12      As far as the factual basis for the bail jumping plea, we will accept Jackson’s assertion that he could not have been convicted at trial of bail jumping without proof that he had been released on bond.  See State v. Dewitt, 2008 WI App 134, ¶¶14, 17 & n.5, 313 Wis. 2d 794, 758 N.W.2d 201.  As the State correctly points out, however, the standard for establishing a factual basis is relaxed in the context of a negotiated plea.  It is sufficient to show that there was a factual basis for a more serious dismissed charge that was reasonably related to the offense for which the plea was offered.  State v. Harrell, 182 Wis. 2d 408, 419, 513 N.W.2d 676 (Ct. App. 1994).

13      Jackson argues that Harrell should apply only where a defendant is pleading to a lesser-included offense or to a charge that has been reduced in an amended information.  We are persuaded, however, that the term “reasonably related” may be properly understood to refer to charges that arose out of the same course of conduct.

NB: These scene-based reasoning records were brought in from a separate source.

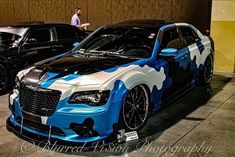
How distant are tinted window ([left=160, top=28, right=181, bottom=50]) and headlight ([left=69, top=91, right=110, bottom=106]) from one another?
157 centimetres

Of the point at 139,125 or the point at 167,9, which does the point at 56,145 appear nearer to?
the point at 139,125

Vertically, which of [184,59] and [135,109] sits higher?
[184,59]

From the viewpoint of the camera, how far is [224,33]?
820cm

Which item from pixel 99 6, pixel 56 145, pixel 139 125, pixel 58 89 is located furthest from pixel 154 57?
pixel 99 6

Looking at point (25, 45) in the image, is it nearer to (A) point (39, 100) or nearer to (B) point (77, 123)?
(A) point (39, 100)

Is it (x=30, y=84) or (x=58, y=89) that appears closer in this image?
(x=58, y=89)

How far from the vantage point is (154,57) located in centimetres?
450

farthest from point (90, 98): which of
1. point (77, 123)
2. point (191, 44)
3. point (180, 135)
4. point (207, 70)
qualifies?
point (207, 70)

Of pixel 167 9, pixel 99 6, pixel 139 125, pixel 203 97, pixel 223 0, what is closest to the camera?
pixel 139 125

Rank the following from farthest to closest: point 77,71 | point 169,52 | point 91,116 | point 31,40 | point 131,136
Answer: point 31,40
point 169,52
point 131,136
point 77,71
point 91,116

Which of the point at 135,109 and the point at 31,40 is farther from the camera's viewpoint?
the point at 31,40

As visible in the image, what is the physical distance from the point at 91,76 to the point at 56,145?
3.17 feet

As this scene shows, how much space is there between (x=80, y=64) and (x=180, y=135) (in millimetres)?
1700

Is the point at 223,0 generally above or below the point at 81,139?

14      Here, the State dismissed the more serious Class G felony of intimidating a witness in exchange for Jackson’s plea to the Class H felony of bail jumping.  The charges were reasonably related since both were based on the allegation that Jackson had made a phone call to the victim of the prior case.  Jackson does not dispute that the information set forth in the complaint and adduced at the preliminary hearing provided a sufficient factual basis for the intimidation of a witness charge.  Therefore, there was a sufficient factual basis to support Jackson’s negotiated plea to the less serious charge, even though the facts would not have independently supported a conviction on that charge.

            By the Court.—Judgments and order affirmed.

            This opinion will not be published.  See Wis. Stat. Rule 809.23(1)(b)5.


[1]  All references to the Wisconsin Statutes are to the 2011-12 version unless otherwise noted.